En Aquellos años del Boom, de Xavi Ayén (RBA), la editora Esther Tusquets dice unas palabras reveladoras sobre Carmen Balcells, la todopoderosa agente literaria española que acaba de fallecer: “Es capaz de realizar contigo los actos más sorprendentemente generosos, pero también los más injustos. La clave es que sean actos arbitrarios, porque la arbitrariedad es la marca del poder”. Tusquets recuerda que un día Balcells le preguntó quién era a su juicio el autor más importante de la literatura, y que después de que ella respondiera que Joyce, ella le cedió sus derechos gratuitamente.
"Con Balcells todo cambió: se convirtió en una representante feroz de los autores, alguien que estaba ahí para que el escritor solo se dedicara a escribir".
Así era Balcells, la agente que marcó un antes y un después en el largo camino hacia la profesionalización del campo literario hispanoamericano. Los editores la respetaban y le temían, sus escritores la veneraban, otros agentes se moldeaban en ella (hubo quienes decidieron ser agentes por seguir su estela). Fue, a fines de los 50, una de las primeras en ese rubro, y gracias a su olfato, su viveza e incluso sus falencias –no leía bien en inglés— se fue haciendo con los derechos de los escritores del boom latinoamericano (sobre todo de García Márquez y Vargas Llosa; junto a Isabel Allende, llegaron a representar el 70% de la facturación de la agencia).
Hoy es normal pensar que los contratos se firman por un libro y que los derechos de traducción de una obra le corresponden al autor, pero a fines de los 50 eso no estaba tan claro: los editores se pasaban a los autores más interesantes de sus sellos, se firmaban contratos indefinidos, y los autores debían sentirse felices si eran traducidos. Tampoco era tan obvio que el agente tuviera que ser el gran defensor del escritor. Con Balcells todo eso cambió: se convirtió en una representante feroz de los autores, alguien que estaba ahí para que el escritor solo se dedicara a escribir. Las cosas que consiguió para algunos de sus representados de primer nivel fueron tan buenas que produjeron una perversa distorsión: hay escritores que desde entonces se miden con la vara de lo que su agente es capaz de conseguirles.
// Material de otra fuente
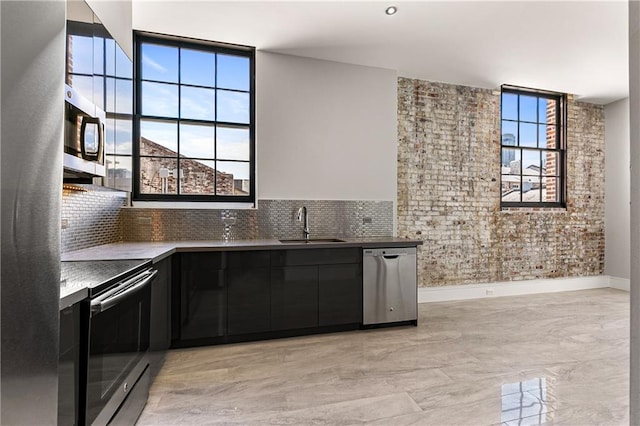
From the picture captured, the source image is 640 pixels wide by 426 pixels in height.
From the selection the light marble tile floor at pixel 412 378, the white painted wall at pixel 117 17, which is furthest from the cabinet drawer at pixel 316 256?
the white painted wall at pixel 117 17

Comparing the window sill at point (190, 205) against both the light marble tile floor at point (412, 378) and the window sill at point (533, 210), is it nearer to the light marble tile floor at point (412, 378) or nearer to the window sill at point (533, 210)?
the light marble tile floor at point (412, 378)

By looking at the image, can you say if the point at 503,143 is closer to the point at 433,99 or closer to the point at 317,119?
the point at 433,99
La agencia sigue ocupando un lugar de privilegio, pero se enfrenta a un panorama editorial complejo, en el que costará mantener tanto poder y tantos autores de prestigio –seis premios Nobel– conseguidos a lo largo de medio siglo. El desembarco de la agencia de Andrew Wylie en España, por un lado, y por otro la aparición de una nueva generación de agentes y el hecho mismo de que algunas editoriales se dediquen a representar a sus autores, auguran una mayor división de espacios. La forma tan personalista en que Balcells manejó todo, además, asegura la imposibilidad de sucederla, por más que desde hace un buen tiempo ella hubiera estado preparando a la agencia para el momento de su desaparición. Después de todo, ¿quién sería capaz hoy de prestarle 500 dólares mensuales a un joven escritor para que no tenga que trabajar y termine en paz su obra maestra, como hizo ella con Vargas Llosa mientras escribía Conversación en la Catedral?